Vingroup JSC is marketing the second offering of dollar-denominated bonds from Vietnam in 2012, as high-yield note sales from Asia outside of Japan inch past last year’s total. Bond risk in Japan and Australia rose.
Vietnam’s biggest property developer is seeking to price five-year debt, which the company can buy back after the third year, to yield 12 percent to 12.5 percent, said a person familiar with the deal. Citic Pacific Ltd.’s $250 million offering last week pushed non-investment grade bond sales from the region to $14.2 billion for the year, compared with $14.1 billion in the prior period, data compiled by Bloomberg show.
The steady pace of sales in Asia’s dollar junk bond market contrasts with high-yield issuance in the U.S. and with investment-grade offerings from the region, which have both surged to records this year. Junk-rated real estate developers in China, which accounted for 28 percent of the market in 2011, reduced sales in the first half versus the same period prior as investor confidence faltered amid curbs to lower house prices in the world’s second-biggest economy, the data show.
Chinese property developers “had a difficult start in 2012,” Luc Froehlich, a portfolio manager with Manulife Asset Management’s Asia fixed-income team, which oversees more than $39 billion, said in a phone interview from Hong Kong. “Stronger domestic regulations and higher land prices tempered new issuance.”
Investment-grade borrowers boosted debt sales as it became harder to get funding through syndicated loans, decreasing high-yield companies’ share of Asian offerings, Froehlich said.
Junk-rated borrowers have raised $337.3 billion in the U.S., the most in data compiled by Bloomberg since 1999. Asian investment-grade offerings total $87.7 billion, close to double the previous record of $44 billion set in 2010, the data show.
Vietnam Joint Stock Commercial Bank For Industry and Trade, the country’s second-largest lender by market value, raised $250 million from its debut bond in May.
Investment-grade debt is rated at least Baa3 by Moody’s Investors Service or BBB- by Standard & Poor’s. Bonds with lower ratings are typically known as junk, speculative-grade, or high-yield.
Vingroup has a B+ rating from Fitch Ratings, four steps below investment grade, and is rated one level lower at B by S&P. Credit Suisse Group AG and Citigroup Inc. are helping manage its bond sale, the person familiar said, asking not to be named because the details are private.

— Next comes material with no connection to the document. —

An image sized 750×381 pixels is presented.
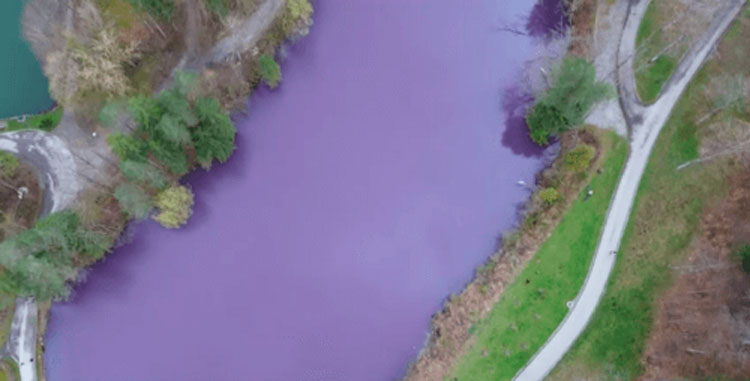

The Markit iTraxx Japan index increased 1.5 basis points to 170.5 basis points as of 9:16 a.m. in Tokyo, Citigroup prices show. The index, which has ranged from 165 basis points to 229.5 basis points since June 30, advanced 4.8 basis points last week, according to data provider CMA.
The Markit iTraxx Australia index climbed 0.5 of a basis point to 127.5 as of 11:16 a.m. in Sydney, according to Westpac Banking Corp. The measure has ranged from 126.6 to 186 this half, according to CMA.
The Markit iTraxx Asia index of 40 investment-grade borrowers outside Japan was little changed at 114 basis points as of 8:15 a.m. in Hong Kong, Royal Bank of Scotland Group Plc prices show. The gauge rose 2.4 basis points last week, according to CMA, which is owned by McGraw-Hill Cos. and compiles prices quoted by dealers in the private market.
Credit-default swap indexes are benchmarks for insuring bonds against default and traders use them to speculate on credit quality. A drop signals improving perceptions of creditworthiness, while an increase suggests the opposite.
The swap contracts pay the buyer face value in exchange for the underlying securities if a borrower fails to meet its debt agreements. A basis point is 0.01 percentage point.